Pulses Dataframe Pyspark - replacing unknown and missing values ​​using the Average column based on the specified condition

Given the Spark data frame, I would like to calculate the average column value based on non-empty and unknown values ​​for this column. Then I would like to accept this value and use it to replace the missing and unknown column values.
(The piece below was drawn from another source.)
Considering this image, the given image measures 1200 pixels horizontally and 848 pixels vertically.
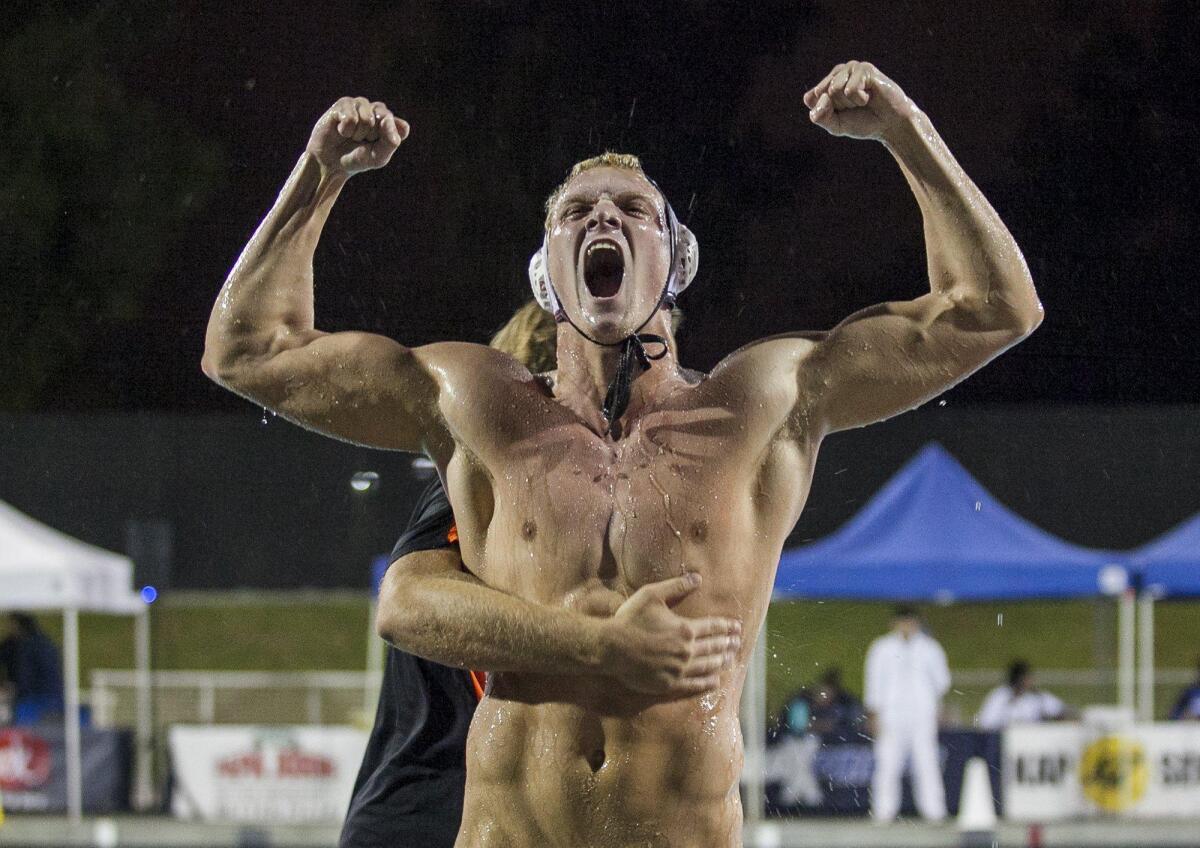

For example, if I work with:

  • A dataframe named df, where each record represents one separate, and all columns are integer or numeric
  • Column named age (age for each entry)
  • A column named missing_age (which is 1 if this person has no age, 0 otherwise)
  • A column named unknown_age (which is 1 if this person is of unknown age, 0 otherwise)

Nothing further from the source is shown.